US Started Keeping Secret Records of International Telephone Calls In 1992
schwit1 writes Starting in 1992, the Justice Department amassed logs of virtually all telephone calls from the USA to as many as 116 countries. The now-discontinued operation, carried out by the DEA's intelligence arm, was the government's first known effort to gather data on Americans in bulk, sweeping up records of telephone calls made by millions of U.S. citizens regardless of whether they were suspected of a crime. It was a model for the massive phone surveillance system the NSA launched to identify terrorists after the Sept. 11 attacks. That dragnet drew sharp criticism that the government had intruded too deeply into Americans' privacy after former NSA contractor Edward Snowden leaked it to the news media two years ago. More than a dozen current and former law enforcement and intelligence officials described the details of the Justice Department operation to USA TODAY. Most did so on the condition of anonymity because they were not authorized to publicly discuss the intelligence program, part of which remains classified. The operation had 'been approved at the highest levels of Federal law enforcement authority,' including then-Attorney General Janet Reno and her deputy, Eric Holder.

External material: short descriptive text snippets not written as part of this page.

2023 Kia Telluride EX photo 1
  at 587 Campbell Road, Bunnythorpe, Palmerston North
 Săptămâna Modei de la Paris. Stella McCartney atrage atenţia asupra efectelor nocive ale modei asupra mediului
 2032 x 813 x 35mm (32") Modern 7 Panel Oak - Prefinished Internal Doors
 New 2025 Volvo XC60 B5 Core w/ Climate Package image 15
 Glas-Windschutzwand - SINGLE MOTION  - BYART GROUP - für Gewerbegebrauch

What's the point if you can't collect pictures of people's junk? Also, given how teens act today, wouldn't the NSA have the largest collection of pedo in the world? Apparently the NSA does think of the children.
Nope. The US started monitoring all international calls much earlier. Read a book on the NSA.
Clinton took office in January of 1993
This is yet another started by an R, continued by a D.
And according to http://en.wikipedia.org/wiki/Executive_Order_12333, that part of it dates back to Reagan.
Really, I don't think you're going to find any president in recent history whose hands are clean on any of this. They're all responsible for adding another layer or two. The only time I can think of anything getting rolled back was the Church Committee and such in response to Watergate, but even that didn't go nearly far enough, I suspect.
http://www.engineeringradio.us/blog/2009/07/cold-war-relic-att-long-lines-microwave-site-kingston-ny/
There were a series of Receive Only (RO) towers constructed across the US when Western Electric (AT&T nowadays) had Line Of Site microwave transmissions across the US. Prior to that, there was the transference of tape recordings from them to the various spy agencies.
They've always been listening. It's only now that it's a big deal. That and your junk is in danger of being laughed at...
Google "Puzzle Palace" and see what comes up.